6. Will the acquisition of SGCM backfire after the government’s cooling measures in the automotive sector?

SPH recently completed the acquisition of SGCM Pte Ltd for S$60 mln, which owns and operates online car classifieds, a car auction platform called Quotz, and other operations which are into online marketing and car loans, insurance and settlement services.

Sure enough – SPH is trying to diversify, to capture growth online.

But buying a car in Singapore just got more expensive with the new policy measures unveiled by the government.

The measures - car loan restrictions and the introduction of a new tiered tax - are intended to help reduce demand for cars and alleviate the high Certificates of Entitlement (COE) prices.

Hence, our question.

Question
Question

7. When will online be able to take over from print?
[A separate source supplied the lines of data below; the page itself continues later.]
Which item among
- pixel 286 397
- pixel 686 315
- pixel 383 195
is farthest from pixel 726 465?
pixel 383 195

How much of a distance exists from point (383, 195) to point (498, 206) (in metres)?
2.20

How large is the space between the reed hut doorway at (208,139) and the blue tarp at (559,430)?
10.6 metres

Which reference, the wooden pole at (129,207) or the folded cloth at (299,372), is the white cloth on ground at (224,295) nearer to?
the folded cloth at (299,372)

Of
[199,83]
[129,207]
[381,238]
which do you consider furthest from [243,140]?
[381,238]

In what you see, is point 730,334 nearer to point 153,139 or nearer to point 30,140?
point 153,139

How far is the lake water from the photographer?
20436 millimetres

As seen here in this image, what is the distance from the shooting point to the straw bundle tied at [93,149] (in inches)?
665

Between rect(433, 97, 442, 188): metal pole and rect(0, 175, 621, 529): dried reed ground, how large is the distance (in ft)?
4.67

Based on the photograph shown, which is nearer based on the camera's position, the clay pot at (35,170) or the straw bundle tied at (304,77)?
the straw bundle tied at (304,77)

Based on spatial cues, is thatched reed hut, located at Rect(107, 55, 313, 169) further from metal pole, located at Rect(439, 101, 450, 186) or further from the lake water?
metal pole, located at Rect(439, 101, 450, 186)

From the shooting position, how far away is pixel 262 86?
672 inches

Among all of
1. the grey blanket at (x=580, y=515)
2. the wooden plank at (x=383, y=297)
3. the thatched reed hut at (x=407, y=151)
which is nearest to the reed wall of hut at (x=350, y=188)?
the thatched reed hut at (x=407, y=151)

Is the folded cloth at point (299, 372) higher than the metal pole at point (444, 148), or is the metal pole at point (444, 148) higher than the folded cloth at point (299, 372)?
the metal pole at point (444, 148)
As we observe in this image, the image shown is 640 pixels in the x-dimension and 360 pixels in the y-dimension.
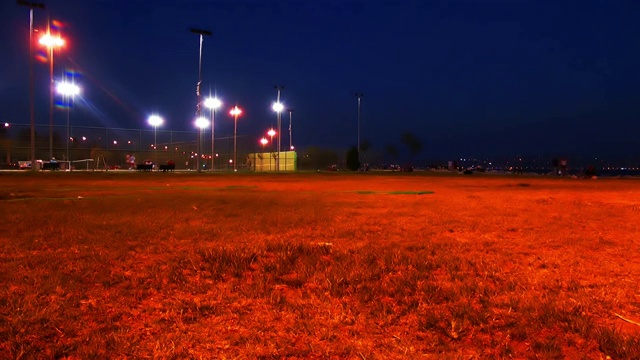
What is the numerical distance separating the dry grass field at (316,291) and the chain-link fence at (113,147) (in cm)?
4683

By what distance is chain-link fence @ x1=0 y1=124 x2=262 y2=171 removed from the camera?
56750 millimetres

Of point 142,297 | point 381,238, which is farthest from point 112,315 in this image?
point 381,238

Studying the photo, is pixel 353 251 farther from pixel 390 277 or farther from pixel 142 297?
pixel 142 297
SPH’s strength lies in its near-monopolistic position in newspaper publication in Singapore and rental income from investment properties Paragon and Clementi.

These bring in consistent income.

But, newspaper circulation has been on a declining trend over the past decade and e-substitution is a threat to newspaper circulation.

However, SPH’s internet editions of newspapers enjoy over 270 mln page views with 18 million unique visitors every month.

Its online and new media initiatives include ST701, where jobs, property, cars and other goods are advertised.

It also also launched iPad and iPhone apps for The Straits Times and The Business Times.

Hence, we would like to know how close SPH is to overcoming the declining trend in newspaper circulation with these online initiatives.

We have sent these questions to the company to invite them for an on-camera interview, and/or seek their written response.

The company has declined to comment further at this time.